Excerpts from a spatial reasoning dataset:
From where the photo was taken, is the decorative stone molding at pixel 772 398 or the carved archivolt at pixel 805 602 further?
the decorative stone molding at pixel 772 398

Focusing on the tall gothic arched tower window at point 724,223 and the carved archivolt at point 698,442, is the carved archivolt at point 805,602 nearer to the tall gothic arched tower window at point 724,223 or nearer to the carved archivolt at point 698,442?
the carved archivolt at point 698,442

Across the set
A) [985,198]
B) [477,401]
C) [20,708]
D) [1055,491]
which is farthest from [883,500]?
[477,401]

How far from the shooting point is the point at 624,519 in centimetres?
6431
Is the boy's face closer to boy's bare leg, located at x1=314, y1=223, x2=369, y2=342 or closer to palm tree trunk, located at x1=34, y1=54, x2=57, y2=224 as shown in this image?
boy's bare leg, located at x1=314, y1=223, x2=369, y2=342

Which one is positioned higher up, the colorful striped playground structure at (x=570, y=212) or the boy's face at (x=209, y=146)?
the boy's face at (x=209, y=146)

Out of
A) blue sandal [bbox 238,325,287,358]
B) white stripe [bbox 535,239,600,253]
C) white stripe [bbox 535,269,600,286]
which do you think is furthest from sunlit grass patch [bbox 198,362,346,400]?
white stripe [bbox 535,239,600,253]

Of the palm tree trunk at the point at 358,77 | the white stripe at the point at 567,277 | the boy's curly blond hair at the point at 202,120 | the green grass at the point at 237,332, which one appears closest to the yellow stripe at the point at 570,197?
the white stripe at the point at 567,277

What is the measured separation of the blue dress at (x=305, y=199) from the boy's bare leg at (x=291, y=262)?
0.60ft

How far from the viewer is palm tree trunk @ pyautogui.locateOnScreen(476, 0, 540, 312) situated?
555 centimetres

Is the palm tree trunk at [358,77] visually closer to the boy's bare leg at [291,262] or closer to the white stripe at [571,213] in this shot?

• WORK TO DO: Turn the lines above into a numbered list, omitting the blank ones.

• REPLY TO THE TASK:
1. From where the photo was taken, is the decorative stone molding at pixel 772 398 or the carved archivolt at pixel 805 602 further?
2. the decorative stone molding at pixel 772 398
3. Focusing on the tall gothic arched tower window at point 724,223 and the carved archivolt at point 698,442, is the carved archivolt at point 805,602 nearer to the tall gothic arched tower window at point 724,223 or nearer to the carved archivolt at point 698,442?
4. the carved archivolt at point 698,442
5. Across the set
6. A) [985,198]
7. B) [477,401]
8. C) [20,708]
9. D) [1055,491]
10. which is farthest from [883,500]?
11. [477,401]
12. How far from the shooting point is the point at 624,519 in centimetres?
13. 6431
14. Is the boy's face closer to boy's bare leg, located at x1=314, y1=223, x2=369, y2=342 or closer to palm tree trunk, located at x1=34, y1=54, x2=57, y2=224 as shown in this image?
15. boy's bare leg, located at x1=314, y1=223, x2=369, y2=342
16. Which one is positioned higher up, the colorful striped playground structure at (x=570, y=212) or the boy's face at (x=209, y=146)?
17. the boy's face at (x=209, y=146)
18. Out of
19. A) blue sandal [bbox 238,325,287,358]
20. B) white stripe [bbox 535,239,600,253]
21. C) white stripe [bbox 535,269,600,286]
22. which do you think is furthest from sunlit grass patch [bbox 198,362,346,400]?
23. white stripe [bbox 535,239,600,253]
24. Of the palm tree trunk at the point at 358,77 | the white stripe at the point at 567,277 | the boy's curly blond hair at the point at 202,120 | the green grass at the point at 237,332, which one appears closest to the yellow stripe at the point at 570,197?
25. the white stripe at the point at 567,277
26. What is the measured separation of the blue dress at (x=305, y=199) from the boy's bare leg at (x=291, y=262)?
27. 0.60ft
28. How far from the viewer is palm tree trunk @ pyautogui.locateOnScreen(476, 0, 540, 312) situated?
29. 555 centimetres
30. Is the palm tree trunk at [358,77] visually closer to the boy's bare leg at [291,262] or closer to the white stripe at [571,213] in this shot?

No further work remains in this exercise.